O ritual funerário dos Bororo (MT) é um momento especial de socialização dos jovens.
Não só porque muitos deles são formalmente iniciados, mas, também,
porque é por meio de sua participação nos cantos, danças, caçadas e pescarias coletivas
que eles têm a oportunidade de aprender e perceber a riqueza de sua cultura.
© Kim-Ir-Sam, 1973.

Os Bororo perderam grande parte de seu território tradicional. Calcula-se que ocupavam cerca de 350.000 km2, hoje reduzidos a cerca de 132.500 ha, distribuídos em cinco áreas não contíguas, nem todas juridicamente demarcadas. Em termos demográficos, a redução foi igualmente drástica. No início deste século, calcula-se o total de sua população entre cinco e dez mil indivíduos. Hoje são aproximadamente 800. Eles mesmos se chamam de boe, termo que significa gente, pessoa humana. Nesses quase 300 anos de contato os Bororo puderam demonstrar que, apesar das enormes perdas sofridas, eles resistem e procuram se afirmar como um povo diferenciado, mantendo viva a sua cultura e sua complexa organização social.
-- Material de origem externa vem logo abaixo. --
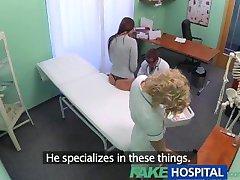 FakeHospital كل من الطبيب و الممرضة تعطي المريض الجديد شامل الجنسي الاختيار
Pode parecer paradoxal, mas é exatamente por meio do funeral que a sociedade Bororo reafirma a vitalidade de sua cultura. Este é um momento especial na socialização dos jovens, não só porque é nessa época que muitos deles são formalmente iniciados, mas também porque é por meio de sua participação nos cantos, danças, caçadas e pescarias coletivas, realizados nessa ocasião, que eles têm a oportunidade de aprender e perceber a riqueza de sua cultura. Mas porque fazer de um momento de perda, como a morte de uma pessoa, um momento de reafirmação cultural e, até mesmo de recriação da vida?
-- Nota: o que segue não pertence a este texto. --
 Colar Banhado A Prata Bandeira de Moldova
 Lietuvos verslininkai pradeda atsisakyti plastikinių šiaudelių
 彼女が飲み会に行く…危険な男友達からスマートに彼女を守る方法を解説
Para os Bororo, a morte é o resultado da ação do bope, uma entidade sobrenatural envolvida em todos os processos de criação e transformação, como o nascimento, a puberdade, a morte. Quando uma pessoa morre, sua alma, que os Bororo denominam aroe, passa a habitar o corpo de certos animais, como a onça pintada, a onça parda, a jaguatirica. O corpo do morto é envolto em esteiras e enterrado em cova rasa, aberta no pátio central da aldeia circular. Diariamente, esta cova é regada, para acelerar a decomposição do corpo, cujos ossos deverão, ao final deste processo, ser ornamentados. Entre a morte de um indivíduo e a ornamentação de seus ossos, que serão depois definitivamente enterrados, passam-se de dois a três meses. Um tempo longo, em que os grandes rituais são realizados. Um homem será escolhido para representar o morto. Todo ornamentado, seu corpo é inteiramente recoberto de penugens e pinturas, tendo em sua cabeça um enorme cocar de penas e a face coberta por uma viseira de penas amarelas. No pátio da aldeia já não é um homem que dança e sim o aroemaiwu, literalmente, a alma nova que, com suas evoluções, se apresenta ao mundo dos vivos.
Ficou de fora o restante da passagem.